The key to the conspiracy is in New Orleans and it is
there that Lawyer Macleod arrives. Although Macleod is a Bostonian, his father
was a Highland Jacobite who had lost everything after the ‘45 Rising and had
sought refuge in the States. Macleod has not forgiven the British for the
wrongs done to his family and as a Catholic and a fluent French speaker would
be an ideal choice to find out what exactly the French are up to in New Orleans. Except that
Macleod does not wish to go and being of a stubborn nature refuses to do so. So
the shadowy and secretive Office of Internal and International Information
(precursor of the CIA) in the person of the mysterious and sinister Cedric
Bentley sets Macleod up so that he has no choice but to go. In New Orleans he meets the beautiful Marie de
Valois and through her learns the truth about the conspiracy. Meanwhile the
British have also sent as agent to New
Orleans the seductive Madame de Metz (in reality Molly
O’Hara). Before long Macleod and Marie find they are engaged in a deadly game
of cat-and-mouse in which no-one can be sure who is friend and who is foe.
Another Small Kingdom has a highly complex and convoluted plot which provides a
penetrating insight into the history of the United States at the beginning of
the nineteenth century.
-------
Reviewer: Radmila May
Other books by the same author (2013,
2014): A Union Not Blessed, The
Eagle Turns, Never an Empire, Winston’s Witch.
James
Green was educated by the Vincentian Fathers at Bishop Ullathorne
Gammar School
, Coventry. He
left school at sixteen and, after working as coal-miner, farm-worker,
motor-cycle courier and building labourer, he went to St. Mary's College,
Twickenham and qualified as a teacher. During his teaching career Jim acquired,
by part-time study, an Open University B.A. and a research M.A. in Education.
He studied, again part-time and for three years, for a Ph.D. in Education at Leicester University but, in 1983, the school where
he was head teacher was completely destroyed by an arson attack and the final
write-up of the research for the Doctorate was postponed, as it turned out,
indefinitely. In 1997 Jim left teaching to become a full-time writer and
published magazine articles and books on travel. He then began writing the
first of what was to become the Jimmy Costello series, Bad Catholics, which in
2009 was short-listed for a CWA Dagger.

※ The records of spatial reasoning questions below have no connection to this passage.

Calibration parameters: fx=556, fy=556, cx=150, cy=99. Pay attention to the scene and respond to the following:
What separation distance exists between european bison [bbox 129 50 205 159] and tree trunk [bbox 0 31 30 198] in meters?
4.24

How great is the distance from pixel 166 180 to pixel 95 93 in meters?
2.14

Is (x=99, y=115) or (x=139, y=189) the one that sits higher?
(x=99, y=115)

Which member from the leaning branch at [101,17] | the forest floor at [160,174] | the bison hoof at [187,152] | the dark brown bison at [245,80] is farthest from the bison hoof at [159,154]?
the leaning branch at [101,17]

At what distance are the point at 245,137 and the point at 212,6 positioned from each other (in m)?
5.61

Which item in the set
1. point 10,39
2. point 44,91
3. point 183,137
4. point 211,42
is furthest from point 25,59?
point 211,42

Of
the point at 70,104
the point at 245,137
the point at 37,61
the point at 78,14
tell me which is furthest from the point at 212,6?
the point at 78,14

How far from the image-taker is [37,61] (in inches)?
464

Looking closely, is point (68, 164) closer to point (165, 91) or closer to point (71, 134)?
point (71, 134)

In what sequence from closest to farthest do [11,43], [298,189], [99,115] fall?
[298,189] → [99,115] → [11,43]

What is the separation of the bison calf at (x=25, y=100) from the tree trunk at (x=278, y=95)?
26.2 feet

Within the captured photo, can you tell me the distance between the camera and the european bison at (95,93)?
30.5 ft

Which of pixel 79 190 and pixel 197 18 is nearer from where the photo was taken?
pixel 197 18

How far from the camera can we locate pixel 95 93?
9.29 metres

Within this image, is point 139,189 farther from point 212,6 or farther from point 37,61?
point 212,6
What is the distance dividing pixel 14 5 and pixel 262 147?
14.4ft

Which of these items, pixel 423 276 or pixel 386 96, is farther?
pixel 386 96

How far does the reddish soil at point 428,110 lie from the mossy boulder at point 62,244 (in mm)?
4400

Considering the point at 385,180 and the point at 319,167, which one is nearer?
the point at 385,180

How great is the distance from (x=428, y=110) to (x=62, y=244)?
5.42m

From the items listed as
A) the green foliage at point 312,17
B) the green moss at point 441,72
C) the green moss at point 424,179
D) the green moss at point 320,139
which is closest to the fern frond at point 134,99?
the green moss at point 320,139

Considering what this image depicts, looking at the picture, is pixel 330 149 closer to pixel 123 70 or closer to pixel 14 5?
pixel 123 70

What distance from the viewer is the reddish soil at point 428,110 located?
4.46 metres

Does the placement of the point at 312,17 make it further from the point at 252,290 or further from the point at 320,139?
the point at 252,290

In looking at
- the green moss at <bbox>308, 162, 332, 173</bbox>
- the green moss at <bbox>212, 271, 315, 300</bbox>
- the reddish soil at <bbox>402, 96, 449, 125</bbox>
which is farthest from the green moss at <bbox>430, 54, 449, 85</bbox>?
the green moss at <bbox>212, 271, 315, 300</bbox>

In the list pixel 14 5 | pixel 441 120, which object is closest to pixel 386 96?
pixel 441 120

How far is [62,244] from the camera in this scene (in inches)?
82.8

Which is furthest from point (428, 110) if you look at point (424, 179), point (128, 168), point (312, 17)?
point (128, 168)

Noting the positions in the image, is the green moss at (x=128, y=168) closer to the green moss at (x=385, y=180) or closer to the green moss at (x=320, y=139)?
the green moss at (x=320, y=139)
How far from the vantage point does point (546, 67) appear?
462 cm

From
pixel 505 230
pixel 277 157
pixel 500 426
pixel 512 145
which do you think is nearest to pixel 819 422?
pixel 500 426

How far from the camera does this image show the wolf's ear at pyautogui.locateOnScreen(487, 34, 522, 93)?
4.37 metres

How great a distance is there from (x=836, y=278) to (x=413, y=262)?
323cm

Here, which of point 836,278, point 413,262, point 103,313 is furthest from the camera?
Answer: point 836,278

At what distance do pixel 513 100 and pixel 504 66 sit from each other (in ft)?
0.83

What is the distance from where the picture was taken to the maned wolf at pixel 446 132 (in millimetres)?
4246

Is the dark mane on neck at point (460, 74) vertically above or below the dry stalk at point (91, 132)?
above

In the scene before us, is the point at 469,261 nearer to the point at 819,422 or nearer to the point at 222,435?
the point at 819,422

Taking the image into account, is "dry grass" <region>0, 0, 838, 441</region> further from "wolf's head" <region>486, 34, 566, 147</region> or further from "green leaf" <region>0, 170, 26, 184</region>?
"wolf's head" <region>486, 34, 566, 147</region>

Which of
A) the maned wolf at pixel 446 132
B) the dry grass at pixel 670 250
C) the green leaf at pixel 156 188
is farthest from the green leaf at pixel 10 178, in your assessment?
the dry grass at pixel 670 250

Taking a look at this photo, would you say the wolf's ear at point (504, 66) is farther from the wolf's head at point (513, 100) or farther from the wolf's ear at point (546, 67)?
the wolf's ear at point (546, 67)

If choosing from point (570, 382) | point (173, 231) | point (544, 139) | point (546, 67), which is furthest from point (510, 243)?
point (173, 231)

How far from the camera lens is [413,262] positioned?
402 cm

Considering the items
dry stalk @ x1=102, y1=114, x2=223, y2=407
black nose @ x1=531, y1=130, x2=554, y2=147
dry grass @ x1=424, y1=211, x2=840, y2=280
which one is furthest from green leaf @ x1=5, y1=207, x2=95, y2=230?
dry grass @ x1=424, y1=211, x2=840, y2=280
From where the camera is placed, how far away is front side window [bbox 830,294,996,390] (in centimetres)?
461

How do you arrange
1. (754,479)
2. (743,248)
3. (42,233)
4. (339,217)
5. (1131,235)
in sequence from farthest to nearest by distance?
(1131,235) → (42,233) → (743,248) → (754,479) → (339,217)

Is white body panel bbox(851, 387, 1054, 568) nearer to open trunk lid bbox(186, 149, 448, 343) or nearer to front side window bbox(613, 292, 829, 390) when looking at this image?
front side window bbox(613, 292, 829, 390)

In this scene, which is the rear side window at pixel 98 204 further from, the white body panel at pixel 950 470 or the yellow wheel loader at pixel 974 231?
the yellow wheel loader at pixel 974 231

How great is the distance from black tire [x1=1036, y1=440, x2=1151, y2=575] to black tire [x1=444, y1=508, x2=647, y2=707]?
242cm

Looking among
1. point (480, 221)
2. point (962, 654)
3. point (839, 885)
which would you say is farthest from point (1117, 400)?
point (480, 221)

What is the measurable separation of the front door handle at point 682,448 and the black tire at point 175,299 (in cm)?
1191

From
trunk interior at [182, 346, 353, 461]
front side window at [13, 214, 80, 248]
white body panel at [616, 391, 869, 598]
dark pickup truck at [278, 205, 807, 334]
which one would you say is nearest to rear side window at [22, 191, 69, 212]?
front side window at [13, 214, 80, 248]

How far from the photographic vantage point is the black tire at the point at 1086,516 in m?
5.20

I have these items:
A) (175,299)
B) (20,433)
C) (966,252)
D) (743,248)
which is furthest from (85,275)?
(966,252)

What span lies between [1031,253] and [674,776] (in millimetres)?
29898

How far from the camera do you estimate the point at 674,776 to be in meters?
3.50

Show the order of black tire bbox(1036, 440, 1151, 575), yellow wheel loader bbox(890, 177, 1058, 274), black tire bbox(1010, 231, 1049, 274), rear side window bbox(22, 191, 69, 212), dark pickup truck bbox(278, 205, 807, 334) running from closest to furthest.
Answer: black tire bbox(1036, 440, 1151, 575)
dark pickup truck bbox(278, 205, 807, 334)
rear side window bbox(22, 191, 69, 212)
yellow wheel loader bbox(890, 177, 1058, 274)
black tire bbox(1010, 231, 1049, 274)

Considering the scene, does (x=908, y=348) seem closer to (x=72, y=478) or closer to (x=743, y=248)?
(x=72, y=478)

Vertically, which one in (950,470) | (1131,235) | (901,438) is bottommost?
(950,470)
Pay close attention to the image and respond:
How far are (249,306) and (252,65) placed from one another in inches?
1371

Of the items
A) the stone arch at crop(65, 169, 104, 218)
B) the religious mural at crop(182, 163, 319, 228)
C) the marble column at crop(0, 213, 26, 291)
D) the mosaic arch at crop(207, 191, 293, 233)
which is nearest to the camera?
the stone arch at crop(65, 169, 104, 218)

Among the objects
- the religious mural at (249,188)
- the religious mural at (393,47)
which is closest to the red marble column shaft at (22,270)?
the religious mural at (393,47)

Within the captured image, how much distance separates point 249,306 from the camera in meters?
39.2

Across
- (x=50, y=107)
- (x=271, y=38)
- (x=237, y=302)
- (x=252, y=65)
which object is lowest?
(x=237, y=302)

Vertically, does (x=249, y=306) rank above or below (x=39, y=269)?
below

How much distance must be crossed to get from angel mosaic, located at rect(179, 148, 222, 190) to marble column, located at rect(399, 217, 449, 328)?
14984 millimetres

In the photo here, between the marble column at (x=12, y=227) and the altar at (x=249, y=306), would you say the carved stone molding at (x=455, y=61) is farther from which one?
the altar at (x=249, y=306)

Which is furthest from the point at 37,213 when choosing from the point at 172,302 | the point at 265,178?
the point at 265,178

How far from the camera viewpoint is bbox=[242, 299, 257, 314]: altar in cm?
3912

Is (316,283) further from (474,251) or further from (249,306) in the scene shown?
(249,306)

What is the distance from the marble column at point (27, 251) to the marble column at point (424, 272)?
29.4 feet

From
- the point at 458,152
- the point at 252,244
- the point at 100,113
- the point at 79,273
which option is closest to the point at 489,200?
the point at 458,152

Over the years Jim has been the author
of academic texts and reference works but now concentrates on adult novels and
is currently writing the Freedom to Espionage series which chronicles through
fiction, but based on actual historical events and characters, the rise of the
American Intelligence Service culminating in the establishment in 1947 of the
CIA. The first in the five-book series, Another Small Kingdom, was published by
Accent Press in August 2012 and the second, A Union Not Blessed, will be
published in April 2013. Jim has also been invited to become one of the
Traverse 50, an international group of writers new to the theatre, invited to
work with the Traverse Theatre Edinburgh for one year as part of the
celebration the theatre's 50th birthday.